A questão pode ser entendida retomando os dados da Abrasel junto ao Sebrae sobre a entrada dos restaurantes no modelo de delivery: agora, os clientes desses locais estavam em apartamentos com cozinhas compactas e sem aptidão para desenvolver pratos capazes de fornecer "sustância" ao corpo ao longo do dia. A 'solução delivery' veio ao socorro desse público.

“Os programas de televisão sobre culinária e alta gastronomia também têm contribuído para um uso da cozinha menos social e mais individualizado, com foco na satisfação pessoal e na criação”, diz ele, que, em 2015, ao lado de Tauana Mariana Weinberg Jeffman, escreveu o artigo “A cozinha pós-moderna do MasterChef Brasil: Social TV e mídia que se propaga no Twitter”.

No estudo "Implicações da pandemia da covid-19 nos hábitos alimentares", publicado este ano pela nutricionista Sabrina Alves Durães ao lado de outras três pesquisadoras, é destacado um aspecto ainda mais negativo sobre o aumento do consumo de delivery durante a crise sanitária: a facilidade que se ganhou para comprar produtos de baixa qualidade, como alimentos de restaurantes fast food.

O consumo de alimentos provenientes desses locais aliado ao baixo nível de atividade física da população devido às políticas de isolamento social, acrescenta, pode desencadear em uma série de doenças, como obesidade, doenças cardiovasculares, diabetes, hipertensão etc. — e todas estas citadas colocam o indivíduo em um ou mais grupo de risco de agravamento da covid-19.

Tendo em vista o potencial de desenvolvimento de uma série de comorbidades entre a população, a nutricionista adverte sobre a necessidade de uma alimentação mais saudável. “Faça dos alimentos in natura e minimamente processados a base da sua alimentação. Consuma diariamente frutas, legumes, verduras, grãos, carnes e ovos. Beba bastante água e utilize óleo, sal e açúcar com moderação”, pede.

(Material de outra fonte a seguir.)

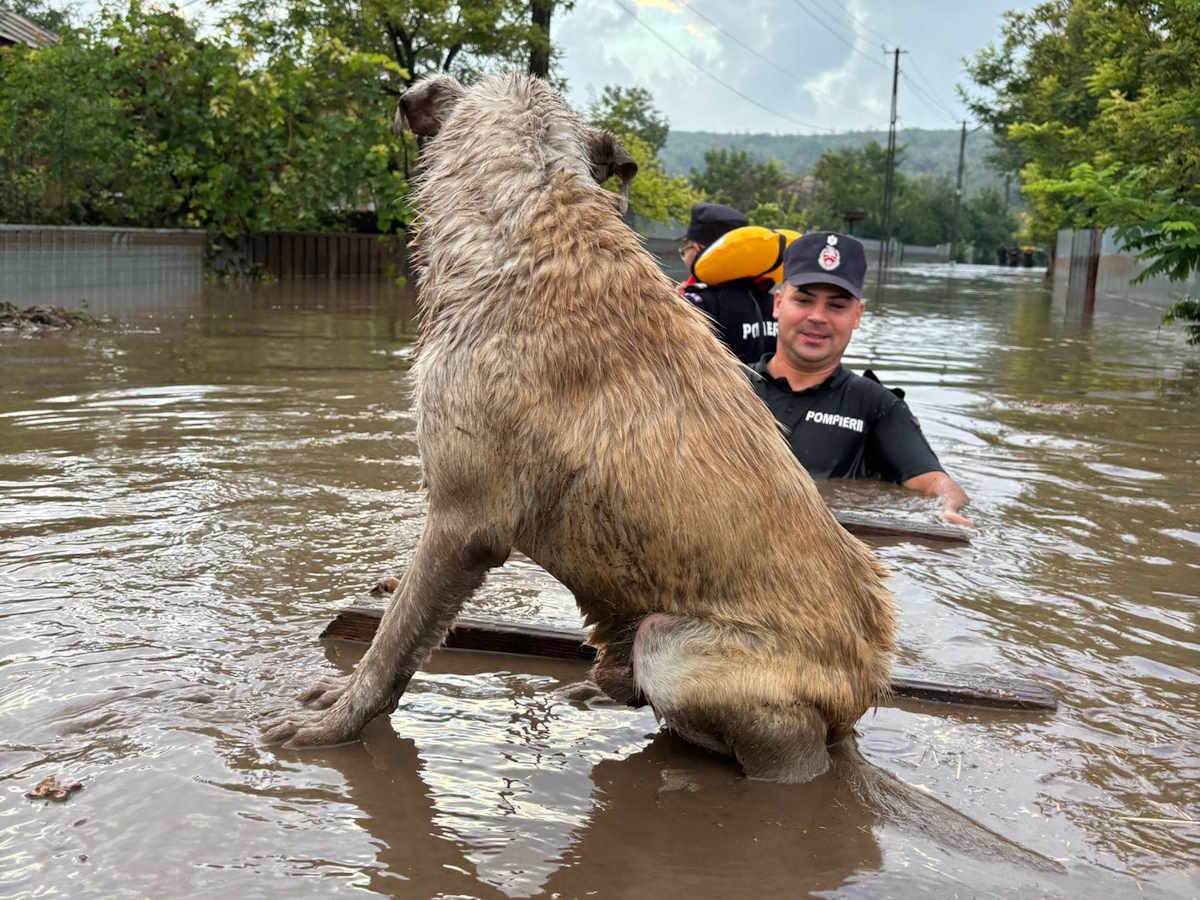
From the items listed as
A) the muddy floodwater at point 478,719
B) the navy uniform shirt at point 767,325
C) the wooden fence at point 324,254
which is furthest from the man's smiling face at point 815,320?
the wooden fence at point 324,254

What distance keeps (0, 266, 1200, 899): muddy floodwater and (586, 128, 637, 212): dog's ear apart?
5.97ft

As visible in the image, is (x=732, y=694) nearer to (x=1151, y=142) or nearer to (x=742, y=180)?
(x=1151, y=142)

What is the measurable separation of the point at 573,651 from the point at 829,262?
7.63 ft

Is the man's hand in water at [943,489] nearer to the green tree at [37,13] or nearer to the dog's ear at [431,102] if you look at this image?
the dog's ear at [431,102]

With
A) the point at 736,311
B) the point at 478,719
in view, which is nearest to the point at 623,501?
the point at 478,719

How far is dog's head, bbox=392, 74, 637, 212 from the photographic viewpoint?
3.87m

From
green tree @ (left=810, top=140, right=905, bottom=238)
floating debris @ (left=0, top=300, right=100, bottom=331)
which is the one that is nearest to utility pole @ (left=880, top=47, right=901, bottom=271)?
green tree @ (left=810, top=140, right=905, bottom=238)

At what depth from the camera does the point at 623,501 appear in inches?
133

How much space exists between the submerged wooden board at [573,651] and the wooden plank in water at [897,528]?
66.4 inches

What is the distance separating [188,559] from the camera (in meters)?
5.36

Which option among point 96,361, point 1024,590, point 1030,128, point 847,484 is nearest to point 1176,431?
point 847,484

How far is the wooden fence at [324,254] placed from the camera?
2588cm

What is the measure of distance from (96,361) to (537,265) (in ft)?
30.3

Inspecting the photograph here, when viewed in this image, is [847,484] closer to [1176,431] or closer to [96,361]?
[1176,431]
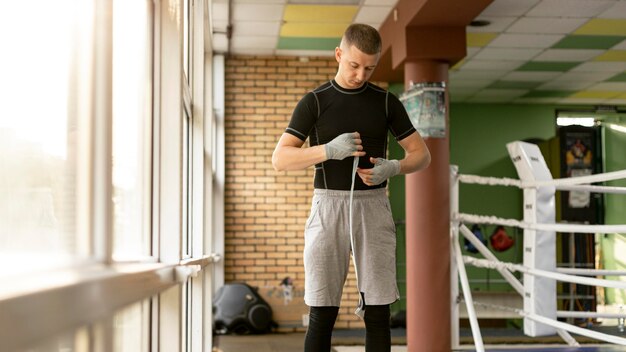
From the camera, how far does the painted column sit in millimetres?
6555

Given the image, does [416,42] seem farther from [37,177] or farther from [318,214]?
[37,177]

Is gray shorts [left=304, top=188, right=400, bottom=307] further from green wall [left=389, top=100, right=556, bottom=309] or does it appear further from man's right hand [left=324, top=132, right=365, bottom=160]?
green wall [left=389, top=100, right=556, bottom=309]

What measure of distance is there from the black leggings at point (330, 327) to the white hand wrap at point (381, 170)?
422 mm

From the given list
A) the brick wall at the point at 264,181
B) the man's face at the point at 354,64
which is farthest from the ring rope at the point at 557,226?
the brick wall at the point at 264,181

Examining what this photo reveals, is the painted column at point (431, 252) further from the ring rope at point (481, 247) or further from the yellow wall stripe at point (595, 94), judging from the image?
the yellow wall stripe at point (595, 94)

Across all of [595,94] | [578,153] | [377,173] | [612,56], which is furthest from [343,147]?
[595,94]

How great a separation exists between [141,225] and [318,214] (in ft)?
2.25

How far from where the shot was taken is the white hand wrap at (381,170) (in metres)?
2.62

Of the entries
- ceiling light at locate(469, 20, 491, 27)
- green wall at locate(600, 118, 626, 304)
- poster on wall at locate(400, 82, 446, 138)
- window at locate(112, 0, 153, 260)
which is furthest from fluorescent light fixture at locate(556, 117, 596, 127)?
window at locate(112, 0, 153, 260)

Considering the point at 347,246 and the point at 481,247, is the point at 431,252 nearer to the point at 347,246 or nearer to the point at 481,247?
the point at 481,247

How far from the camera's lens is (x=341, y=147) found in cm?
258

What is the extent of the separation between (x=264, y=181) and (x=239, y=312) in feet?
5.28

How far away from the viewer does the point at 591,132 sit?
34.8ft

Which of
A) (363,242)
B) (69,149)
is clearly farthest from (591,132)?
(69,149)
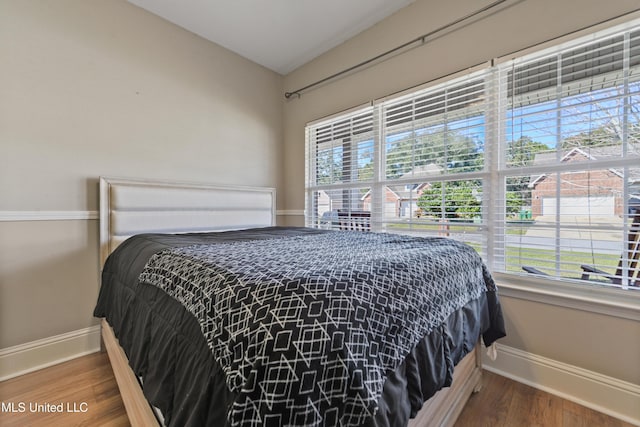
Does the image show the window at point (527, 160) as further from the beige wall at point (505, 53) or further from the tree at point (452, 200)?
the beige wall at point (505, 53)

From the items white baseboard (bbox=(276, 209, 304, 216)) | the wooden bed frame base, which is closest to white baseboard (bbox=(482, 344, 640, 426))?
the wooden bed frame base

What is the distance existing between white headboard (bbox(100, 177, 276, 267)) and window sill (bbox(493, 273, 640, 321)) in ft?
7.15

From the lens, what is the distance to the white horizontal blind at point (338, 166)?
8.49 ft

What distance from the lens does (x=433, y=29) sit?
2.04m

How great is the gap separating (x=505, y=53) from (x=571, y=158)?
77cm

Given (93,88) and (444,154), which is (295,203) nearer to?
(444,154)

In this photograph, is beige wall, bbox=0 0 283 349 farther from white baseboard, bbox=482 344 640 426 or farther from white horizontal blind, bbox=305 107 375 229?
white baseboard, bbox=482 344 640 426

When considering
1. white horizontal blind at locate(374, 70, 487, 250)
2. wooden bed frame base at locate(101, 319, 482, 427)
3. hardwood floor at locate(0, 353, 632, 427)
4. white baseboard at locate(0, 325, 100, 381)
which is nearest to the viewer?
wooden bed frame base at locate(101, 319, 482, 427)

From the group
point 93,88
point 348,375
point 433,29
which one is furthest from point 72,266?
point 433,29

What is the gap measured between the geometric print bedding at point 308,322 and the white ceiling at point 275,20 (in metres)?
2.13

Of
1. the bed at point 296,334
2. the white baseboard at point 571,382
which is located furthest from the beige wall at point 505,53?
the bed at point 296,334

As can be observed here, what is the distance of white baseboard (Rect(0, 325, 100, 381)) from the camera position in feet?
5.49

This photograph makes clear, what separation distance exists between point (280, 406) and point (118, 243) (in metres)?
2.01

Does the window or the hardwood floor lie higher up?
the window
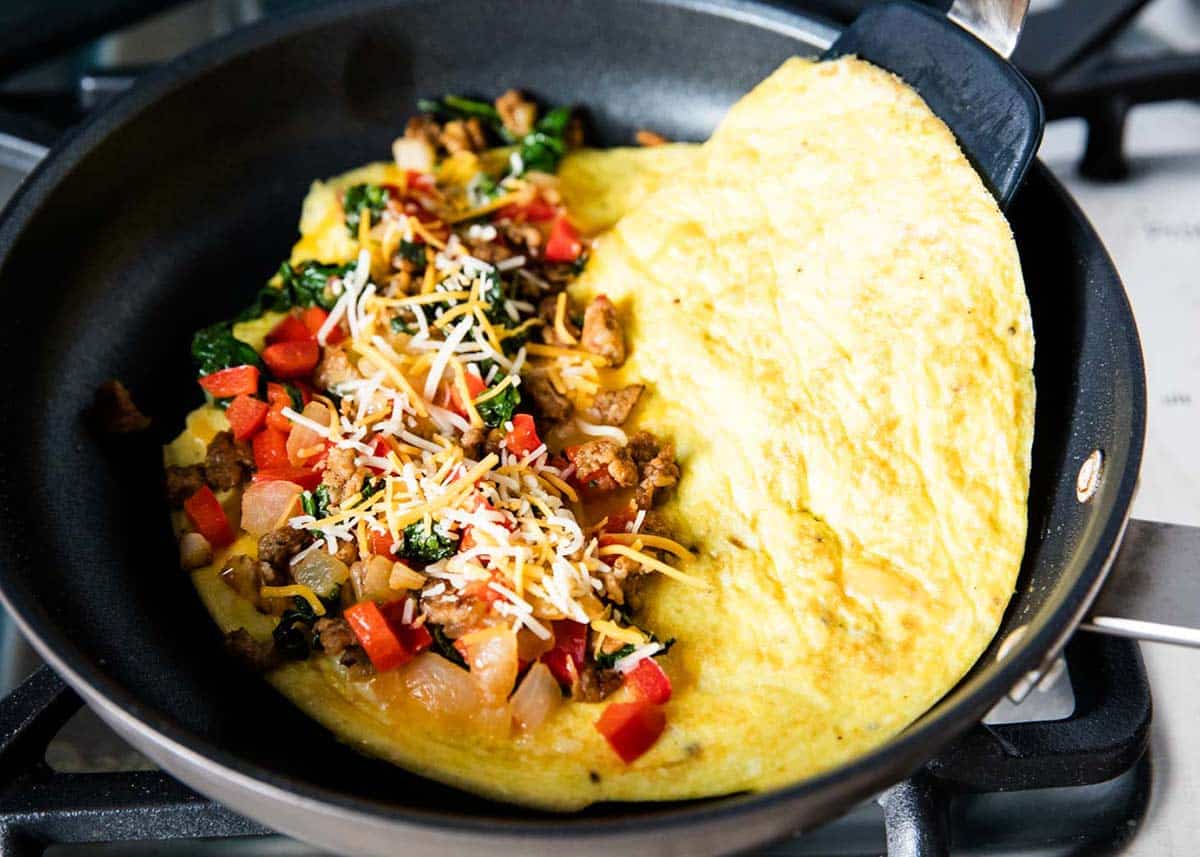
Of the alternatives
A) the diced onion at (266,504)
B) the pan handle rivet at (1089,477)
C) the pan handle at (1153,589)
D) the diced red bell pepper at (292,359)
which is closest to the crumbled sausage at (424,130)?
the diced red bell pepper at (292,359)

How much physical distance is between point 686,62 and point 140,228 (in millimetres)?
1776

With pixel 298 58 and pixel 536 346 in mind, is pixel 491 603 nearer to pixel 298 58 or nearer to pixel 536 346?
pixel 536 346

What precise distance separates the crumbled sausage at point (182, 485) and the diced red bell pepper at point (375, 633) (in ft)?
2.09

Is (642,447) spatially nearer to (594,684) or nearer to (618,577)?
(618,577)

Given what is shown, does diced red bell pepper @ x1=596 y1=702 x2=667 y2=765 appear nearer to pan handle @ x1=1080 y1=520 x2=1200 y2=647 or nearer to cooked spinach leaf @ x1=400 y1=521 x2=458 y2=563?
cooked spinach leaf @ x1=400 y1=521 x2=458 y2=563

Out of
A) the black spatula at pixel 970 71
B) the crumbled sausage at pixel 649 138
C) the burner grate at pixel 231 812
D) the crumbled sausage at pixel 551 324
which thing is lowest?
the burner grate at pixel 231 812

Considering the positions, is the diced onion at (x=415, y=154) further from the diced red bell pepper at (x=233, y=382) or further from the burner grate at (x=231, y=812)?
the burner grate at (x=231, y=812)

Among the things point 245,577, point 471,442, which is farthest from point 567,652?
point 245,577

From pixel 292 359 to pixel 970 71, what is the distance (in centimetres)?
193

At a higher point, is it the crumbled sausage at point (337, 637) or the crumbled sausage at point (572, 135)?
the crumbled sausage at point (572, 135)

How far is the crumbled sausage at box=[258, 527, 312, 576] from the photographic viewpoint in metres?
2.56

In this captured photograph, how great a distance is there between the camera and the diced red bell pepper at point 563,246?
327 centimetres

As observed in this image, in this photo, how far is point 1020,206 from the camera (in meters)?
2.97

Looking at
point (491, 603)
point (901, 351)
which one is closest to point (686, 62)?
point (901, 351)
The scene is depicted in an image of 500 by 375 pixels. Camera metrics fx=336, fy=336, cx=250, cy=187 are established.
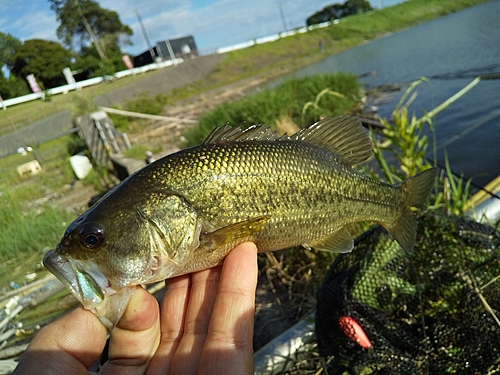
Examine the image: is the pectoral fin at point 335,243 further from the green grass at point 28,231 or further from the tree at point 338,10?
the tree at point 338,10

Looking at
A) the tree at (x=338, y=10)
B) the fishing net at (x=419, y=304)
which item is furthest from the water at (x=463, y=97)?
the tree at (x=338, y=10)

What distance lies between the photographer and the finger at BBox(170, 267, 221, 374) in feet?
7.18

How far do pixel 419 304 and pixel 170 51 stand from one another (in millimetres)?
70443

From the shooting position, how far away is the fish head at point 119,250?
1.93 metres

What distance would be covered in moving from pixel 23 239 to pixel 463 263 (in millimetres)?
7694

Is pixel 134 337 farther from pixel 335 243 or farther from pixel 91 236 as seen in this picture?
pixel 335 243

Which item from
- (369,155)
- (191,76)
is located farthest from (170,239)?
(191,76)

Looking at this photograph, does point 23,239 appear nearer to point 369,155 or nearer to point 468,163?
point 369,155

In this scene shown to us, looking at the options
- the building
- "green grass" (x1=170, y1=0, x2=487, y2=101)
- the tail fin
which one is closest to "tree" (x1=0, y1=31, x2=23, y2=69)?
the building

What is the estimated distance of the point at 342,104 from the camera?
42.7 feet

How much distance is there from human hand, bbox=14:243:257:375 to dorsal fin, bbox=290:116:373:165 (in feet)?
3.30

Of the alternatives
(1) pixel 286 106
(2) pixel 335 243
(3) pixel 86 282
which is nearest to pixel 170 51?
(1) pixel 286 106

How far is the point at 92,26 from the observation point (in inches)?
2429

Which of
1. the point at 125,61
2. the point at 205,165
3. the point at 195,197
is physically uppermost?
the point at 125,61
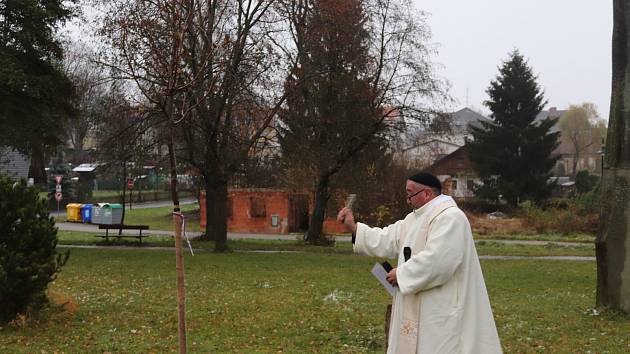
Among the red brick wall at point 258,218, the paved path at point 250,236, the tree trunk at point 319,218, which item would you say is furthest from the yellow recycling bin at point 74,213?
the tree trunk at point 319,218

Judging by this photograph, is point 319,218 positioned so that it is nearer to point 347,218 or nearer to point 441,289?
point 347,218

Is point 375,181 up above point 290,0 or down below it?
below

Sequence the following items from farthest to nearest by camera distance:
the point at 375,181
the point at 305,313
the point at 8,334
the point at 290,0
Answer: the point at 375,181
the point at 290,0
the point at 305,313
the point at 8,334

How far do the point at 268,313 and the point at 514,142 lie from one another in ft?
151

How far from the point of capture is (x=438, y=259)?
16.4 ft

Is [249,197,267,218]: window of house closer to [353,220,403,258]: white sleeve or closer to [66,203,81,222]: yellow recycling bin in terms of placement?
[66,203,81,222]: yellow recycling bin

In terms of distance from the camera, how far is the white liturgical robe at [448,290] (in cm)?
503

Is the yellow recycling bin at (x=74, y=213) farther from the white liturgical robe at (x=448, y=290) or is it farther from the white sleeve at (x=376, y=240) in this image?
the white liturgical robe at (x=448, y=290)

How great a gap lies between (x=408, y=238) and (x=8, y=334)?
21.0 ft

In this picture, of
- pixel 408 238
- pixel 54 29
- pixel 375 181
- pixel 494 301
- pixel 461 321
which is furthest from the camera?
pixel 375 181

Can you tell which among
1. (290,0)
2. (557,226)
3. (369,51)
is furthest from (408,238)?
(557,226)

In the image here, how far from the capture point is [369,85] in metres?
26.4

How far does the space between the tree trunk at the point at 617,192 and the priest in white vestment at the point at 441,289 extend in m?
6.78

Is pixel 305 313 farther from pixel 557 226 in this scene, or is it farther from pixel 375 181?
pixel 557 226
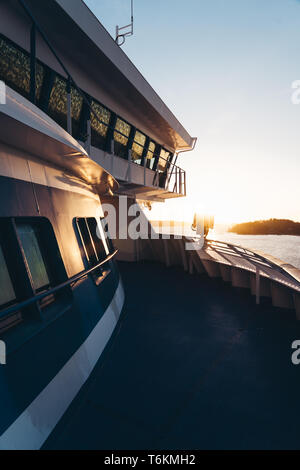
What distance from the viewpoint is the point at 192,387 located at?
3227 millimetres

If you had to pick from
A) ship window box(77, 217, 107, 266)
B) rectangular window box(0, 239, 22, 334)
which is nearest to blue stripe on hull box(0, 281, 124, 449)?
rectangular window box(0, 239, 22, 334)

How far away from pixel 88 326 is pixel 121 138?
973 cm

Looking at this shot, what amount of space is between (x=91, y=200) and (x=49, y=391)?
12.9 ft

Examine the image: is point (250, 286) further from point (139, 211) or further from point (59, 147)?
point (139, 211)

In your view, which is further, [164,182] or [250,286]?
[164,182]

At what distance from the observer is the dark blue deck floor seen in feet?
8.05

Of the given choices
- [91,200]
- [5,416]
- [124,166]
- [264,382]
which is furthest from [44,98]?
[264,382]

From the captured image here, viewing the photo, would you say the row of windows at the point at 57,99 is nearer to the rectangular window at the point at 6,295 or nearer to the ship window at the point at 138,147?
the ship window at the point at 138,147

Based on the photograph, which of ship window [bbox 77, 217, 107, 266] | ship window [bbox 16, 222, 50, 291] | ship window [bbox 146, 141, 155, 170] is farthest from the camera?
ship window [bbox 146, 141, 155, 170]

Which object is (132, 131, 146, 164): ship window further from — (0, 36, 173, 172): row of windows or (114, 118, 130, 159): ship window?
(114, 118, 130, 159): ship window

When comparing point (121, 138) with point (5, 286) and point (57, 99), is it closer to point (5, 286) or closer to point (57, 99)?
point (57, 99)

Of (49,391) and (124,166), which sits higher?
(124,166)

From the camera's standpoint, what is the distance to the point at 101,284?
15.9ft

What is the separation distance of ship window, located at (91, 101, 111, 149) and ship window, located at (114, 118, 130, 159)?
0.82 m
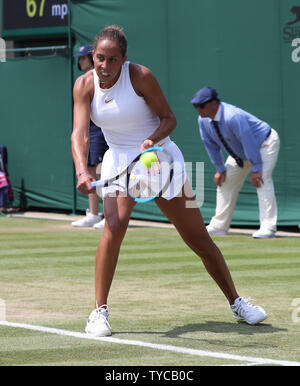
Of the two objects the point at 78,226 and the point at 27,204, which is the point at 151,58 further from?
the point at 27,204

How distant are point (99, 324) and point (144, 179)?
99cm

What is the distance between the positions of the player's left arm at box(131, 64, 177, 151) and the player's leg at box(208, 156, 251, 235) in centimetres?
659

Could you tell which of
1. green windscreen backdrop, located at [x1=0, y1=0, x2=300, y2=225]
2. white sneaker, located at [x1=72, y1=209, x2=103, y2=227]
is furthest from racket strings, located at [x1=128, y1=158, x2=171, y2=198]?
white sneaker, located at [x1=72, y1=209, x2=103, y2=227]

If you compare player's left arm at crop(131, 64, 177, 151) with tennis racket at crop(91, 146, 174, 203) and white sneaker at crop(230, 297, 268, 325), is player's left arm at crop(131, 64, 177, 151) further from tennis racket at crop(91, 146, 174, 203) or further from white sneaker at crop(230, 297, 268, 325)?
white sneaker at crop(230, 297, 268, 325)

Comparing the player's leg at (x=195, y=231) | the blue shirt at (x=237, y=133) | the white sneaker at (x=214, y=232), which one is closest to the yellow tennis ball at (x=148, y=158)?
the player's leg at (x=195, y=231)

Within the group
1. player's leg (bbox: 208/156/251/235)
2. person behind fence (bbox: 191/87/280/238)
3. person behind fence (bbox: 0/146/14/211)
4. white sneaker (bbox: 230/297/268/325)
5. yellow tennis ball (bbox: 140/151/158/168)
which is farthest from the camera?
person behind fence (bbox: 0/146/14/211)

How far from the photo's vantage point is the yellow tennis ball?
6465 mm

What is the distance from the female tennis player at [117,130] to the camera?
21.8 feet

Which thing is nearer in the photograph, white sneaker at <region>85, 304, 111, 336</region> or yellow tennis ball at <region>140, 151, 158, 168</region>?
yellow tennis ball at <region>140, 151, 158, 168</region>

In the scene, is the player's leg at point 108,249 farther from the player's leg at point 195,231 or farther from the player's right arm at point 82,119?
the player's right arm at point 82,119

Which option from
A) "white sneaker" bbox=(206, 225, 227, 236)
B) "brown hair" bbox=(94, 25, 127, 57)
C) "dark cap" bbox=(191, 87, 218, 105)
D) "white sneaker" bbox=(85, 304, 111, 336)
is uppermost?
"brown hair" bbox=(94, 25, 127, 57)

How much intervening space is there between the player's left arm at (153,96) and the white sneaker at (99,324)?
3.80ft
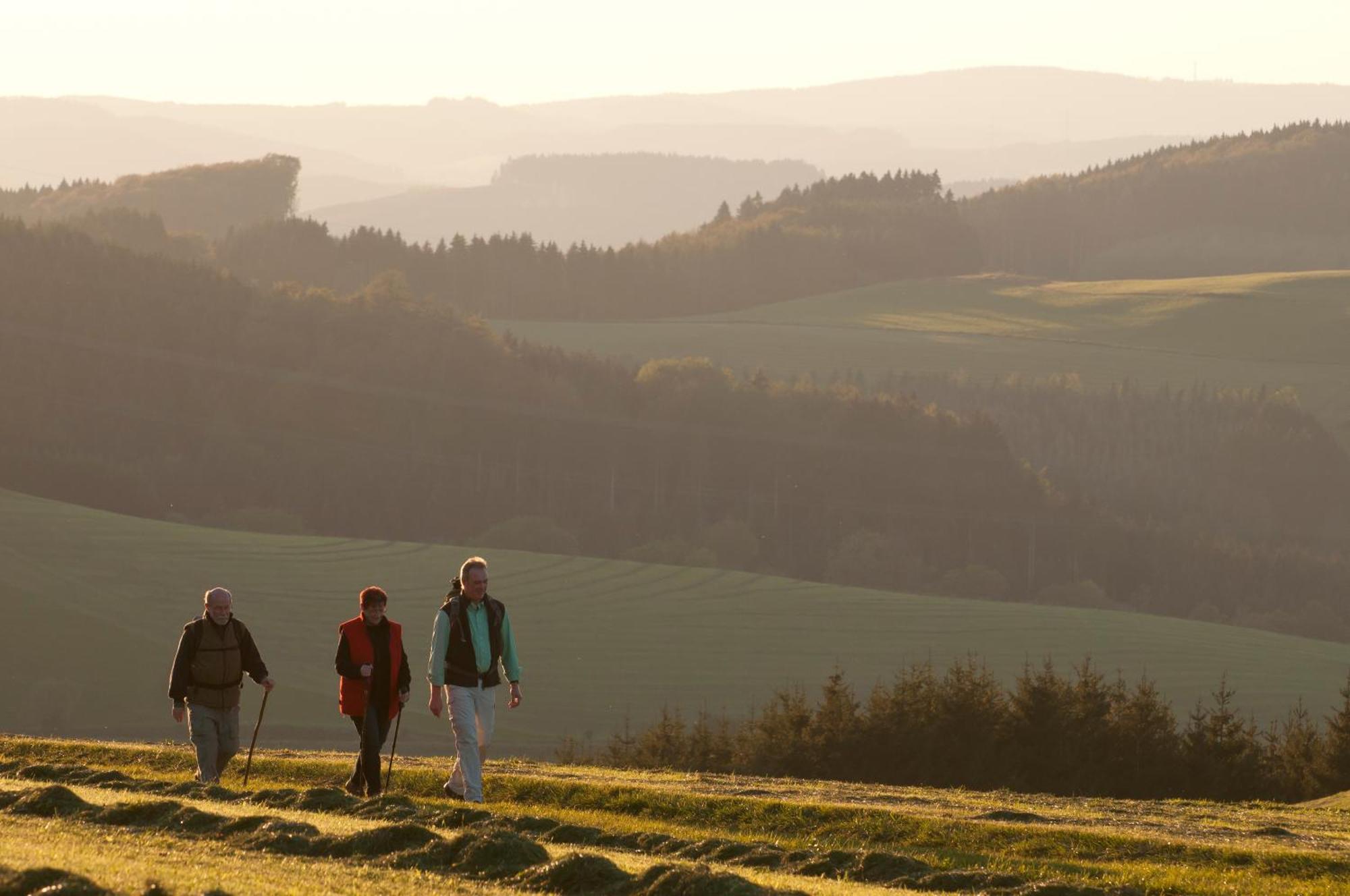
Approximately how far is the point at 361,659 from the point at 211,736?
84.9 inches

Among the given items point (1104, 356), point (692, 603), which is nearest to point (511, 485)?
point (692, 603)

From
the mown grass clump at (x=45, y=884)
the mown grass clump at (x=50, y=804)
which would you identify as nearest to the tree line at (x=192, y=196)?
the mown grass clump at (x=50, y=804)

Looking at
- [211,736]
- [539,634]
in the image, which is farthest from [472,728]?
[539,634]

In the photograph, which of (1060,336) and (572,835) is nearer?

Como dica, Durães recomenda a consulta do "Guia Alimentar para a População Brasileira", elaborado pelo Ministério da Saúde, e do “Guia para uma Alimentação Saudável em Tempos de Covid-19”, da Asbran (Associação Brasileira de Nutrição), que fornecem orientações e nortes para uma alimentação mais saudável e menos dependente de terceiros ou da indústria.

“O guia (da Asbran)  possui  dicas  de alimentação saudável na prática, com mudanças de hábitos, planejamento das refeições em casa, dicas para a  realização das compras sem desperdícios, higienização segura dos alimentos, armazenamento, preparo e conservação durante a pandemia de covid-19”, acrescenta.